━━ SOURCE RECORDS
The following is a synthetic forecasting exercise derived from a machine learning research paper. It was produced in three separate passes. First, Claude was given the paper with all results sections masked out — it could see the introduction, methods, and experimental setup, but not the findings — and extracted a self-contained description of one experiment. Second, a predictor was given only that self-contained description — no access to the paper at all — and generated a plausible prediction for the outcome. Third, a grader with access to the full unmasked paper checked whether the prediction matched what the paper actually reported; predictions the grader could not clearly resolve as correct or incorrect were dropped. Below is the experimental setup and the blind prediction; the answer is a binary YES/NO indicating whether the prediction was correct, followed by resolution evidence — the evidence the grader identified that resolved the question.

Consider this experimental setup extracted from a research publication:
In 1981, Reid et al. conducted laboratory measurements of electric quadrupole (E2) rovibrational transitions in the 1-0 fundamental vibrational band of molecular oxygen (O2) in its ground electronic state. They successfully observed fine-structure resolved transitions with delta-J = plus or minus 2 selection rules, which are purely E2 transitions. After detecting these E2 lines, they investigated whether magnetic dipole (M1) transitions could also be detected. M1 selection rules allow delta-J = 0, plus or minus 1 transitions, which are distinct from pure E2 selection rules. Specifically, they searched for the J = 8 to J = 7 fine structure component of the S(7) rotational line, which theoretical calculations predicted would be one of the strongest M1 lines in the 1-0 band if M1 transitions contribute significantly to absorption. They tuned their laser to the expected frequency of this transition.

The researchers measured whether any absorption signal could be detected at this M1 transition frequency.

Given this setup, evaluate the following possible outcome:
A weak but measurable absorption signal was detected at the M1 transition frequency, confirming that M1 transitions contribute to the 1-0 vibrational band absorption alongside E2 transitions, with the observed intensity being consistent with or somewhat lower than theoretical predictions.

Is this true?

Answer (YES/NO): NO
━━━━
» **YOUR OBJECTIVE**
Wherever a line of the entries holds the string "outcome", copy that line.

» **OUTPUT OF THE EXERCISE**
The following is a synthetic forecasting exercise derived from a machine learning research paper. It was produced in three separate passes. First, Claude was given the paper with all results sections masked out — it could see the introduction, methods, and experimental setup, but not the findings — and extracted a self-contained description of one experiment. Second, a predictor was given only that self-contained description — no access to the paper at all — and generated a plausible prediction for the outcome. Third, a grader with access to the full unmasked paper checked whether the prediction matched what the paper actually reported; predictions the grader could not clearly resolve as correct or incorrect were dropped. Below is the experimental setup and the blind prediction; the answer is a binary YES/NO indicating whether the prediction was correct, followed by resolution evidence — the evidence the grader identified that resolved the question.
Given this setup, evaluate the following possible outcome:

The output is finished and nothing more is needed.